Problem » Read the records and write them out again exactly.

>> Start Input material

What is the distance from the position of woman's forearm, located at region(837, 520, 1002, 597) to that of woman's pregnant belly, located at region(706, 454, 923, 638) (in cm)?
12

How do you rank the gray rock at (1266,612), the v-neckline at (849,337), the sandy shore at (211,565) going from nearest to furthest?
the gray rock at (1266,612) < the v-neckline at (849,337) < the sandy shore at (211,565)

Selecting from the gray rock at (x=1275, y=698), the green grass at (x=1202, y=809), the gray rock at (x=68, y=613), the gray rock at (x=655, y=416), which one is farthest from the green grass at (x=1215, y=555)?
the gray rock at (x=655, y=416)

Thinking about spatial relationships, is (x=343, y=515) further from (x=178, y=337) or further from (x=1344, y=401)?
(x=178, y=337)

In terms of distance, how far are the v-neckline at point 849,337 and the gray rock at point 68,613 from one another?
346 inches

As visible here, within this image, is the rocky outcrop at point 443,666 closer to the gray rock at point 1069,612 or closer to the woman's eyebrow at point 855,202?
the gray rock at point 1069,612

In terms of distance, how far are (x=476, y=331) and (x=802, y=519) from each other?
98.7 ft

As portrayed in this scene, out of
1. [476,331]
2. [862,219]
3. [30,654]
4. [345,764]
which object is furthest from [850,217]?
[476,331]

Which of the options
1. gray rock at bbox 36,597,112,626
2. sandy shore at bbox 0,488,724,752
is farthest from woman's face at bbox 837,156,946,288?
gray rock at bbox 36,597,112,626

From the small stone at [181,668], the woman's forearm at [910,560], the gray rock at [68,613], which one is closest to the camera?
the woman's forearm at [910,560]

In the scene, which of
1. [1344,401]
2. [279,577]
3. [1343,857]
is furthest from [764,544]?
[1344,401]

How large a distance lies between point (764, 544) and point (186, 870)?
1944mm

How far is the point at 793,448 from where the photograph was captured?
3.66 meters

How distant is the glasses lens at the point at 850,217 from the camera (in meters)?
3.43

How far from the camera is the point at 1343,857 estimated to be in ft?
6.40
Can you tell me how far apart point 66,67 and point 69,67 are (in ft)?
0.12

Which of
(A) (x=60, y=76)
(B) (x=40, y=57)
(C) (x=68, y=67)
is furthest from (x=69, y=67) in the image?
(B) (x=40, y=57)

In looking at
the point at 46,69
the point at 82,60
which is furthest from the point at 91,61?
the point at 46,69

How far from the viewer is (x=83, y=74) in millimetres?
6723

>> End Input material

Problem solution »
What is the distance from the position of woman's forearm, located at region(837, 520, 1002, 597) to that of woman's pregnant belly, located at region(706, 454, 923, 638) (in cm)?
12

How do you rank the gray rock at (1266,612), the v-neckline at (849,337), the sandy shore at (211,565) going from nearest to furthest?
the gray rock at (1266,612) < the v-neckline at (849,337) < the sandy shore at (211,565)

Selecting from the gray rock at (x=1275, y=698), the green grass at (x=1202, y=809), the gray rock at (x=68, y=613), the gray rock at (x=655, y=416), which one is farthest from the green grass at (x=1215, y=555)?
the gray rock at (x=655, y=416)

Thinking about spatial relationships, is (x=343, y=515) further from (x=178, y=337) or further from (x=1344, y=401)?
(x=178, y=337)

In terms of distance, how far are the v-neckline at point 849,337 and the gray rock at point 68,613 from one another?
346 inches

As visible here, within this image, is the rocky outcrop at point 443,666 closer to the gray rock at point 1069,612 or closer to the woman's eyebrow at point 855,202?
the gray rock at point 1069,612

In terms of distance, how far are (x=476, y=331) and (x=802, y=519) from each other?
98.7 ft

As portrayed in this scene, out of
1. [476,331]
2. [862,219]
3. [30,654]
4. [345,764]
which object is furthest from [850,217]?
[476,331]

Which of the options
1. gray rock at bbox 36,597,112,626
2. sandy shore at bbox 0,488,724,752
is farthest from woman's face at bbox 837,156,946,288?
gray rock at bbox 36,597,112,626

From the small stone at [181,668], the woman's forearm at [910,560], the gray rock at [68,613], which one is closest to the camera?
the woman's forearm at [910,560]

In the scene, which of
1. [1344,401]
2. [279,577]
3. [1343,857]
is furthest from [764,544]?
[1344,401]

How large a distance lies between point (764, 544) and point (186, 870)?
1944mm

How far is the point at 793,448 from where the photograph was captured?
3.66 meters

How distant is the glasses lens at the point at 850,217 from the camera (in meters)?
3.43

How far from the camera is the point at 1343,857 estimated to be in ft?
6.40
Can you tell me how far apart point 66,67 and point 69,67 are (in ft)?
0.12

Which of
(A) (x=60, y=76)
(B) (x=40, y=57)
(C) (x=68, y=67)
is furthest from (x=69, y=67) in the image?
(B) (x=40, y=57)

In looking at
the point at 46,69
the point at 82,60
which is furthest from the point at 91,61?
the point at 46,69

How far from the viewer is (x=83, y=74) in millimetres?
6723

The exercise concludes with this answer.